R/cfN_Geometric.R
In Simkova/CharFun: Numerical Computation Cumulative Distribution Function and Probability Density Function from Characteristic Function
#' @title Characteristic function of Geometric distribution
#'
#' @description
#' cfN_Geometric(t, p, type, cfX) evaluates the characteristic function cf(t) of the
#' Geometric distribution.
#'
#' The standard Geometric distribution (type = "standard" or "zero") is
#' defined on non-negative integers k = 0,1,... .
#'
#' The shifted Geometric distribution (type = "shifted")

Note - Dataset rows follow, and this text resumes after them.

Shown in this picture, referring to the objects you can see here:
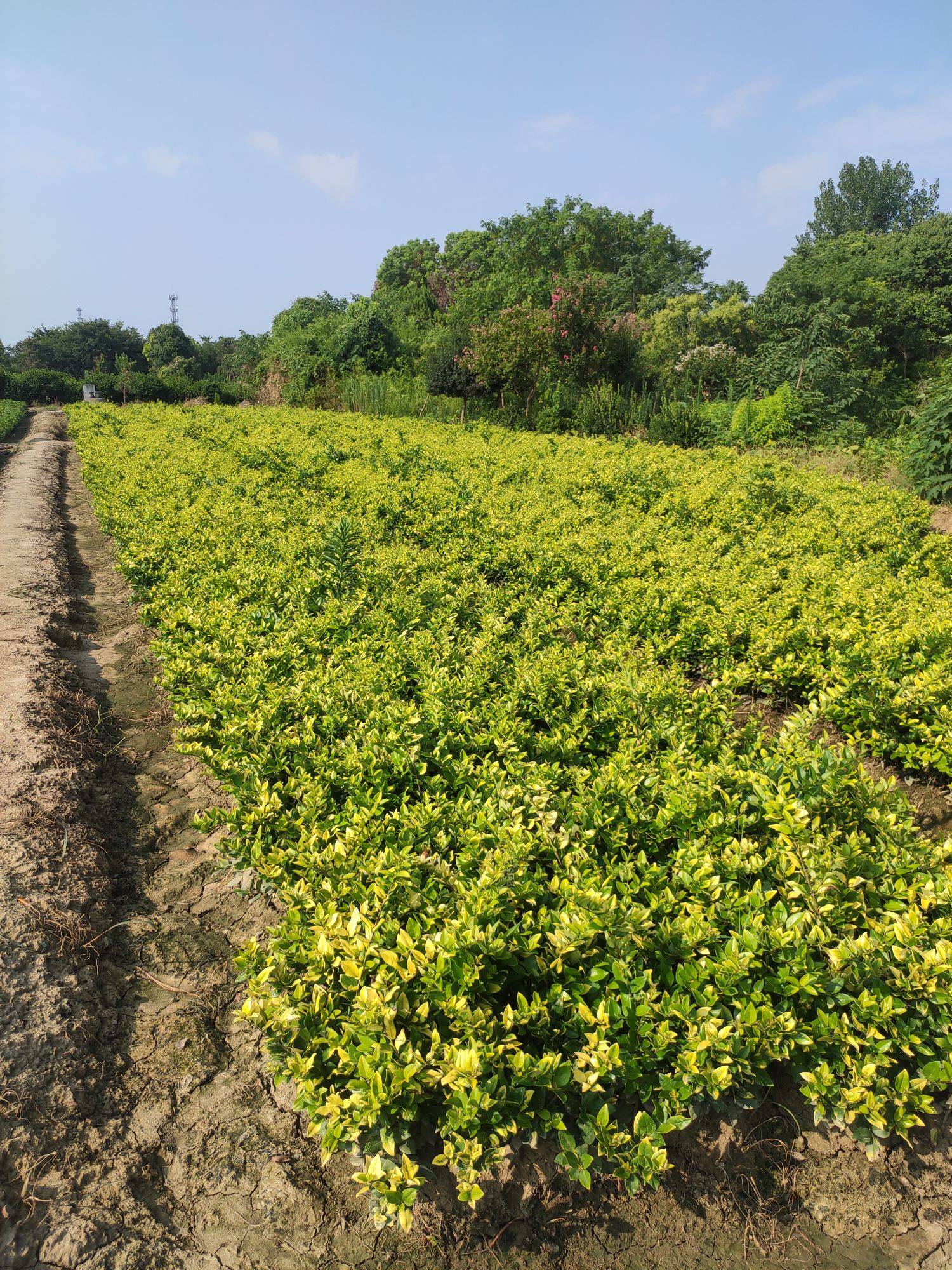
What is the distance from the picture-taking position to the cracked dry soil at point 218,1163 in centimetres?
209

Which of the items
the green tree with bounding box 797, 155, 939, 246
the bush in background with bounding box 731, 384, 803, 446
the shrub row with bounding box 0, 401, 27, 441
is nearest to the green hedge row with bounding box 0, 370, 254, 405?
the shrub row with bounding box 0, 401, 27, 441

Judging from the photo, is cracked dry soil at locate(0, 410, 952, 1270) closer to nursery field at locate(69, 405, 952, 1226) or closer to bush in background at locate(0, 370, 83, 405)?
nursery field at locate(69, 405, 952, 1226)

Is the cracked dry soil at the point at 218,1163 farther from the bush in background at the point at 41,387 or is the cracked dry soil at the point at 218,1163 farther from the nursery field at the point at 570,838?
the bush in background at the point at 41,387

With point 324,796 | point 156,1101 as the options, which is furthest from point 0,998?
point 324,796

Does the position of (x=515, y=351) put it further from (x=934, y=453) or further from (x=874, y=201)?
(x=874, y=201)

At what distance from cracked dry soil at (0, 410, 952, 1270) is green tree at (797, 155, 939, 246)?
84.8 meters

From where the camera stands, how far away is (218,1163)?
2.33 metres

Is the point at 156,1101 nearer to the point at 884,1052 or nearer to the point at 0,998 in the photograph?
the point at 0,998

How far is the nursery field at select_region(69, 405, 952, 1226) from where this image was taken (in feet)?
6.92

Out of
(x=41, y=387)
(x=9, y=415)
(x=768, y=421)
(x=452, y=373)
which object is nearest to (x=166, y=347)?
(x=41, y=387)

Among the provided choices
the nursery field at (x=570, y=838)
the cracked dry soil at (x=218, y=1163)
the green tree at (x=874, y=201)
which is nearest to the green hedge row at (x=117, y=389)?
the nursery field at (x=570, y=838)

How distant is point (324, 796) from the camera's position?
303 centimetres

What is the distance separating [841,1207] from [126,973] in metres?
2.89

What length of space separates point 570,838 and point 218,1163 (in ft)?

#' is defined on positive integers k = 1,2,... .
#'
#' Both types are parametrized by the success probability parameter p in [0,1]), i.e.
#' cfN_Geometric(t, p, "standard") = p / (1 - (1-p) * exp(1i*t)),
#' cfN_Geometric(t, p, "shifted") = exp(1i*t) * (p / (1 - (1-p) * exp(1i*t))).
#'
#' cfN_Geometric(t, p, type, cfX) evaluates the compound characteristic function
#' cf(t) = Geometric(-1i*log(cfX(t)), p), where cfX is function
#' handle of the characteristic function cfX(t) of a continuous distribution
#' and/or random variable X.
#'
#' Note that such CF is characteristic function of the compound distribution,
#' i.e. distribution of the random variable Y = X_1 + ... + X_N, where X_i ~ F_X
#' are i.i.d. random variables with common CF cfX(t), and N ~ F_N is
#' independent RV with its CF given by cfN(t).
#'
#' @family Discrete Probability Distribution
#'
#' @family Discrete Distribution
#' @family Characteristic Function
#'
#' @seealso For more details see WIKIPEDIA:
#' \url{https://en.wikipedia.org/wiki/Geometric_distribution}
#'
#' @param t numerical values (number, vector...)
#' @param p success probability, \eqn{0 \le p \le 1}, default value p = 1/2
#' @param type standard = 1, shifted = 2, default type = standard
#' @param cfX function
#'
#' @return characteristic function cf(t) of the Geometric distribution with p success probability
#'
#' @example R/Examples/example_cfN_Geometric.R
#'
#' @export
cfN_Geometric <- function(t, p = 1/2, type = "standard", cfX) {
szt <- dim(t)
t <- c(t)
if (missing(cfX)) {expit <- exp(1i*t)
} else {expit = cfX(t)}
cf <- switch(type,
standard = 1,
shifted = expit)
cf <- cf * (p / (1 - (1-p) * expit))
cf[t == 0] <- 1
dim(cf) <- szt
return(cf)
}
Simkova/CharFun documentation built on May 9, 2019, 1:30 p.m.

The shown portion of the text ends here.